* **TASK STATEMENT**
Could you repeat the listing exactly, leaving out the pictures?

* **EXCERPTED DATA**

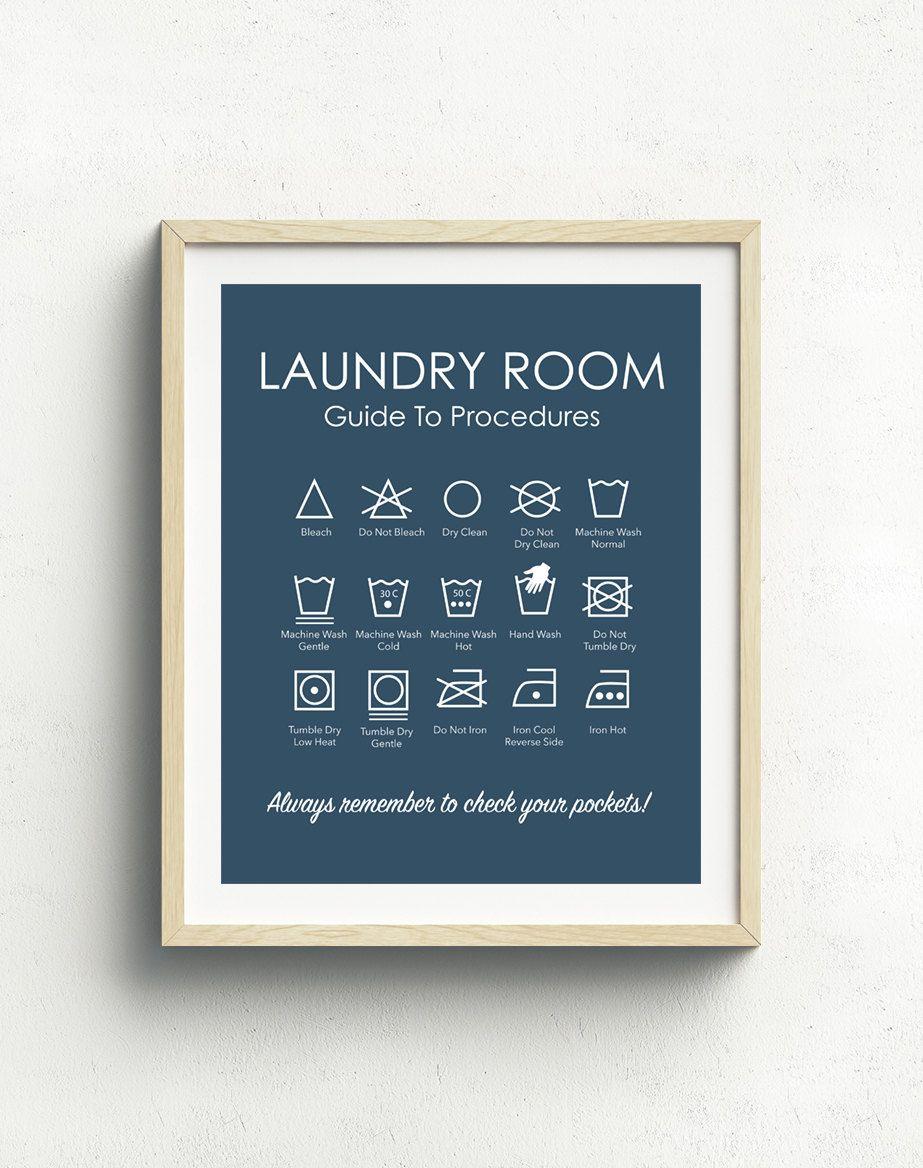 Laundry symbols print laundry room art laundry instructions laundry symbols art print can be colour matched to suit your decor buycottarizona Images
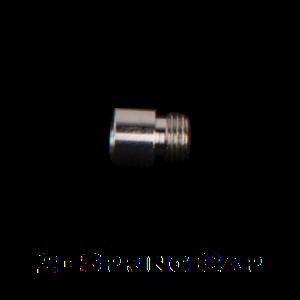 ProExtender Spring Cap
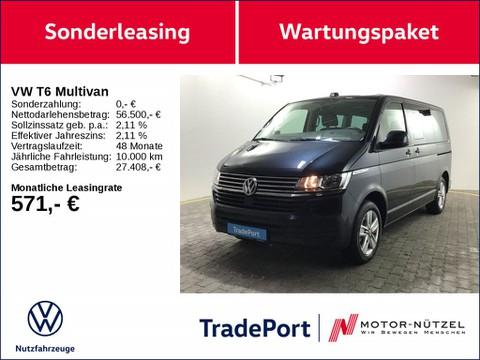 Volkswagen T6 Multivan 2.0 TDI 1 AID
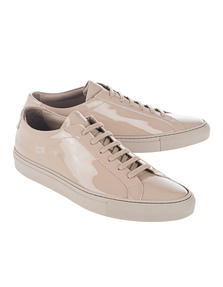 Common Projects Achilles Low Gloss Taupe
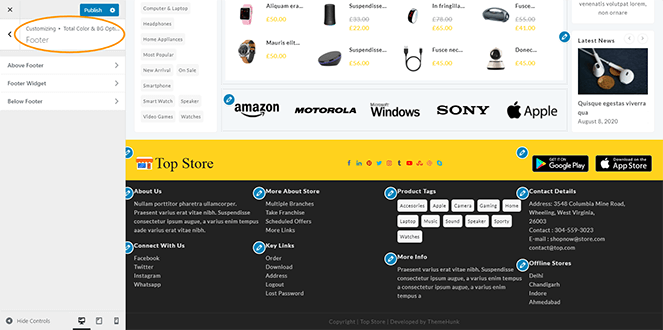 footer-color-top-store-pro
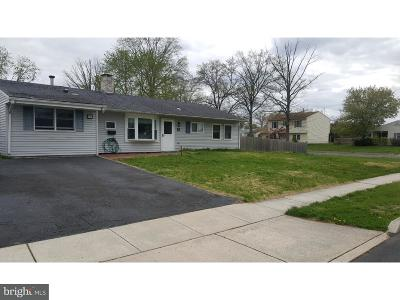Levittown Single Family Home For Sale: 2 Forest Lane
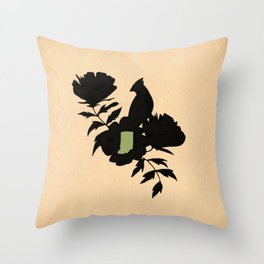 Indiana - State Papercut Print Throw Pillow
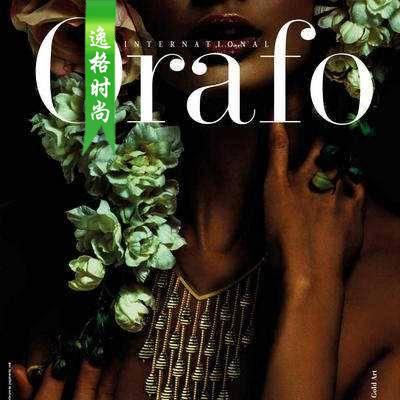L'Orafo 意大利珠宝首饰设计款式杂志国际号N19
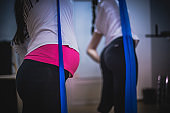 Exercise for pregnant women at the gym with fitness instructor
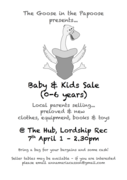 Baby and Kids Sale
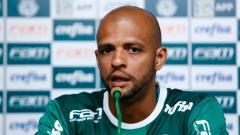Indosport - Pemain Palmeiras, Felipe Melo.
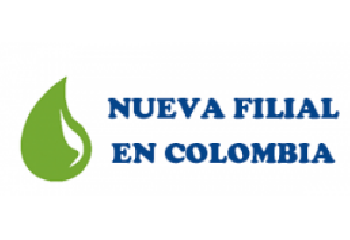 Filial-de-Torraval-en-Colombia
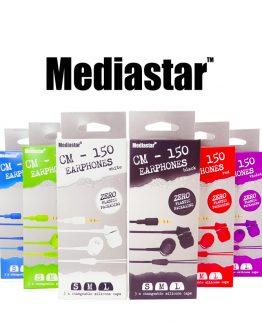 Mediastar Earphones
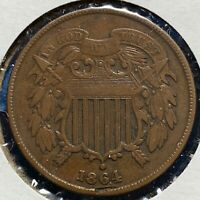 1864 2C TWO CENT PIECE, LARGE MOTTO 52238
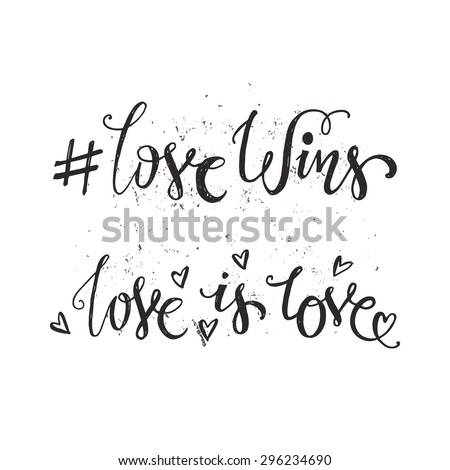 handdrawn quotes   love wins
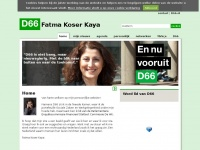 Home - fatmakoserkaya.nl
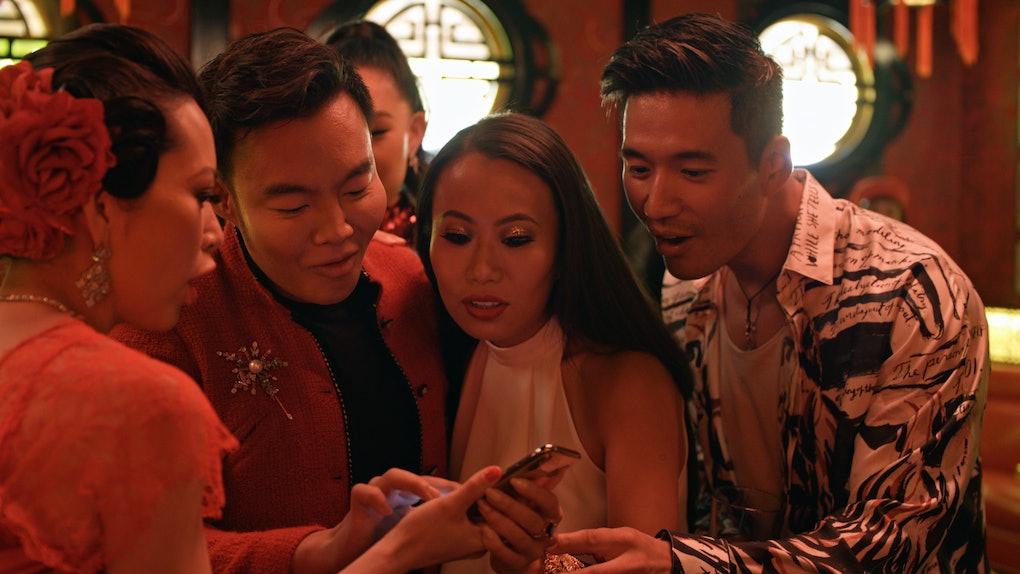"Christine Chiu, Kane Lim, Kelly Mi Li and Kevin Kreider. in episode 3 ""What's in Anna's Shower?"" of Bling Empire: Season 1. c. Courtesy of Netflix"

* **RESULT OF THE TASK**
 Laundry symbols print laundry room art laundry instructions laundry symbols art print can be colour matched to suit your decor buycottarizona Images
 ProExtender Spring Cap
 Volkswagen T6 Multivan 2.0 TDI 1 AID
 Common Projects Achilles Low Gloss Taupe
 footer-color-top-store-pro
Levittown Single Family Home For Sale: 2 Forest Lane
 Indiana - State Papercut Print Throw Pillow
L'Orafo 意大利珠宝首饰设计款式杂志国际号N19
 Exercise for pregnant women at the gym with fitness instructor
 Baby and Kids Sale
Indosport - Pemain Palmeiras, Felipe Melo.
 Filial-de-Torraval-en-Colombia
 Mediastar Earphones
 1864 2C TWO CENT PIECE, LARGE MOTTO 52238
 handdrawn quotes   love wins
 Home - fatmakoserkaya.nl
"Christine Chiu, Kane Lim, Kelly Mi Li and Kevin Kreider. in episode 3 ""What's in Anna's Shower?"" of Bling Empire: Season 1. c. Courtesy of Netflix"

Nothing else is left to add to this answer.